*TASK DESCRIPTION*
Set down exactly the lines from the one containing "중학생을 위한 한국수필 베스트 50" to the final line of the records below, with every picture omitted.

========================================================================

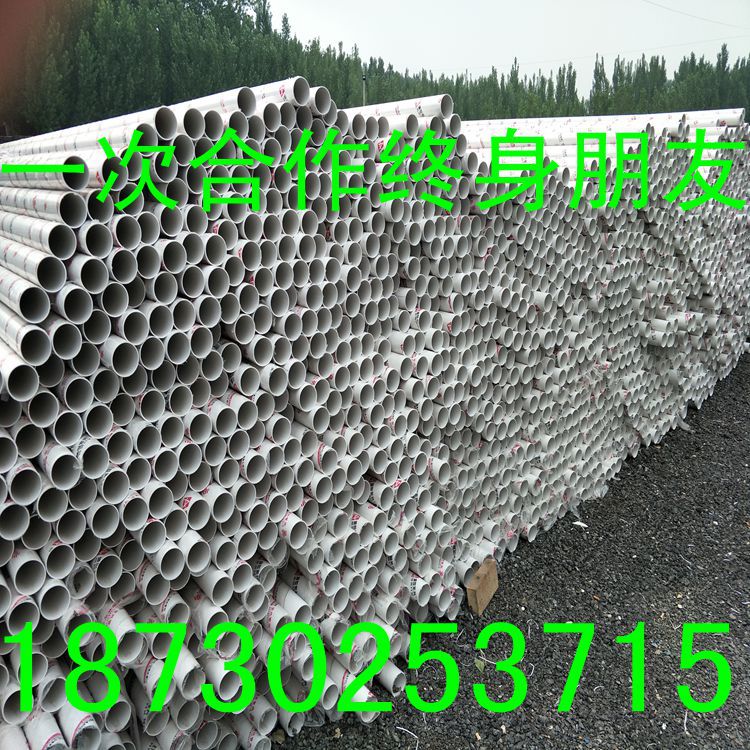 河北廠家PVC建筑排水管 PVC消音排水管 UPVC螺旋消音排示例圖5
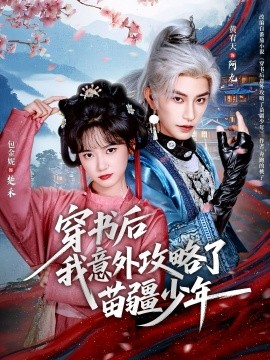 穿书后我意外攻略了苗疆少年（70集）黄宥天＆包金妮 (2025)-申水仓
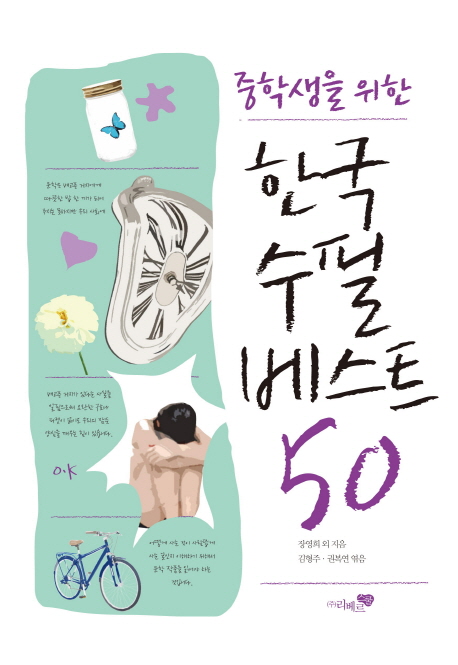 중학생을 위한 한국수필 베스트 50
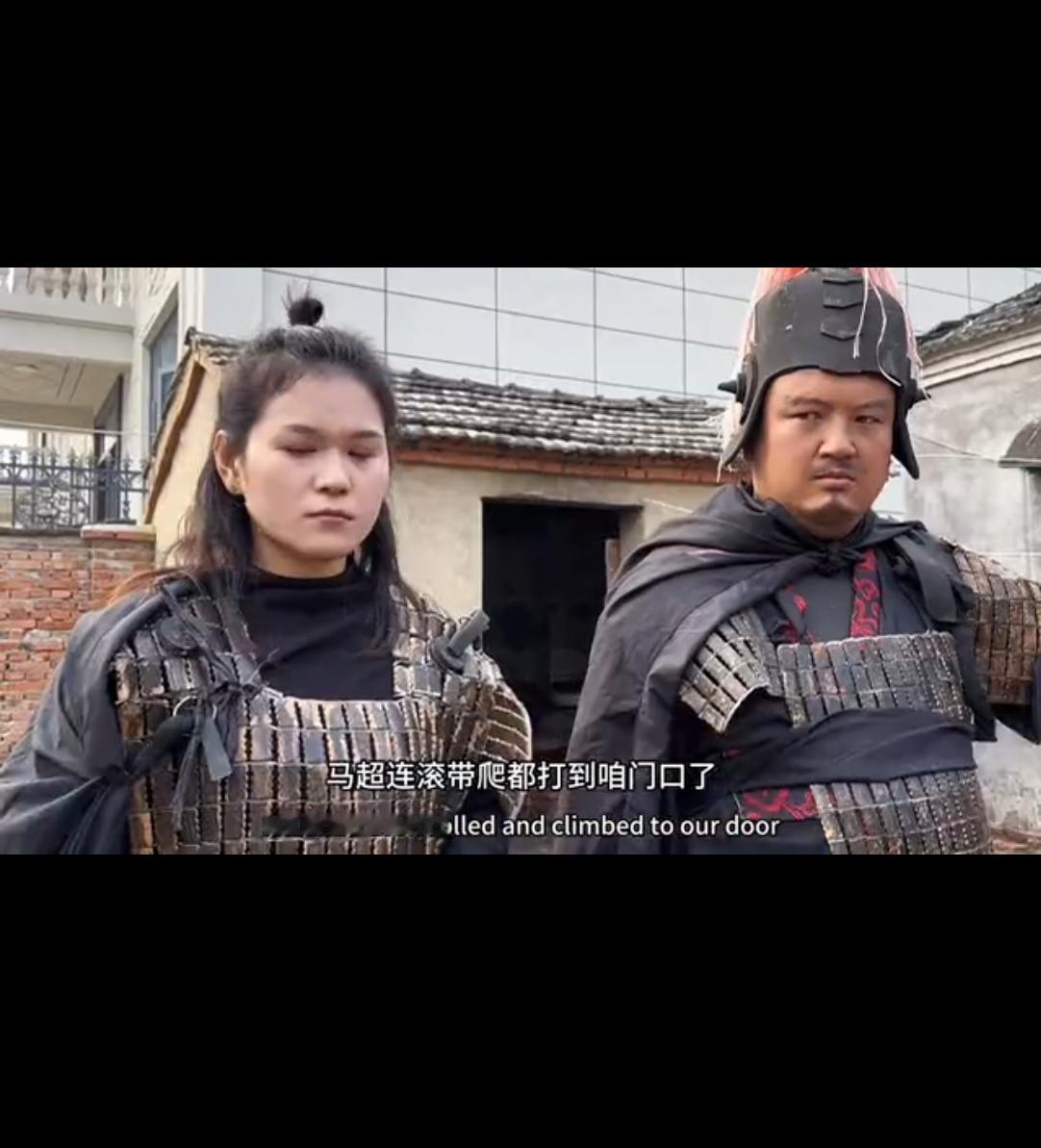 新的赛道已经出现，土味《西游记》直播，直播间瞬间涌入上万人，[赞][赞][赞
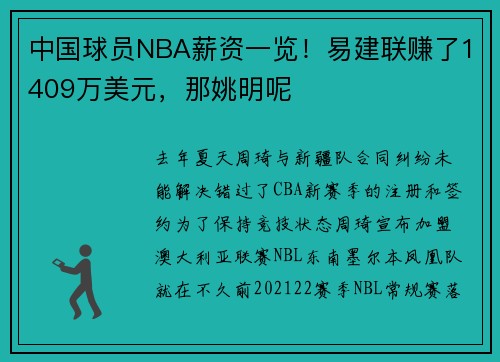 中国球员NBA薪资一览！易建联赚了1409万美元，那姚明呢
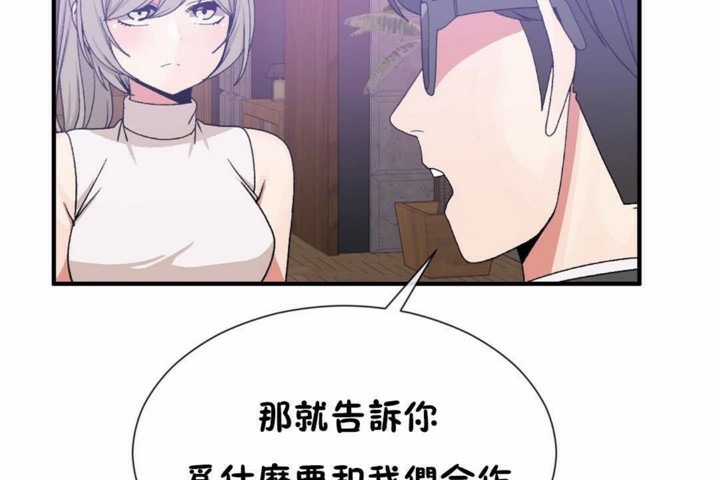 男公关与富家女第58话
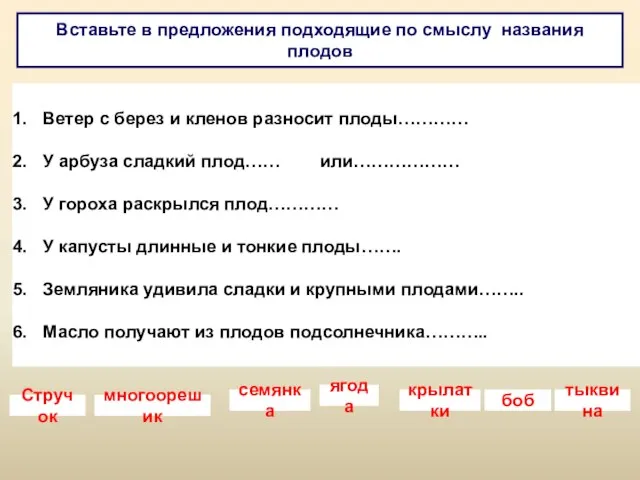 Вставьте в предложения подходящие по смыслу названия плодов Ветер с берез и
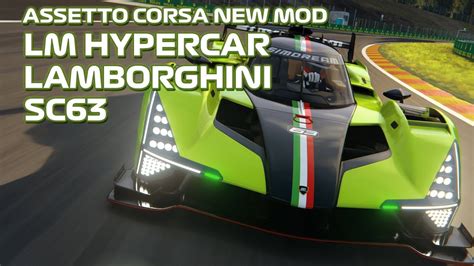 Assetto Corsa Lamborghini SC63 Hypercar Mod - YouTube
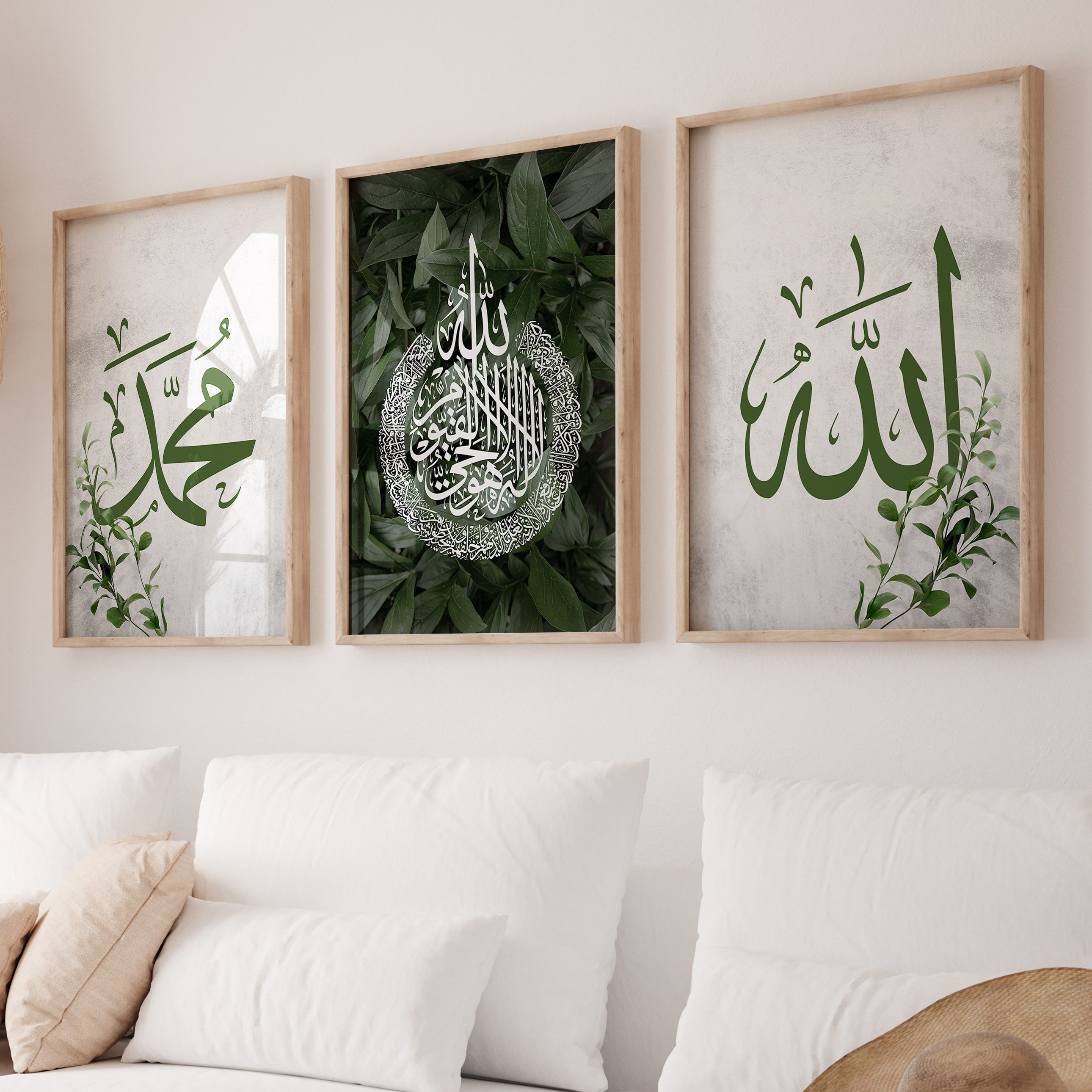 WANDKIND Poster Allah Muhammad Set Premium IP709, Islamisches Poster günstig online kaufen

========================================================================

*RESPONSE*
 중학생을 위한 한국수필 베스트 50
 新的赛道已经出现，土味《西游记》直播，直播间瞬间涌入上万人，[赞][赞][赞
 中国球员NBA薪资一览！易建联赚了1409万美元，那姚明呢
 男公关与富家女第58话
 Вставьте в предложения подходящие по смыслу названия плодов Ветер с берез и
 Assetto Corsa Lamborghini SC63 Hypercar Mod - YouTube
 WANDKIND Poster Allah Muhammad Set Premium IP709, Islamisches Poster günstig online kaufen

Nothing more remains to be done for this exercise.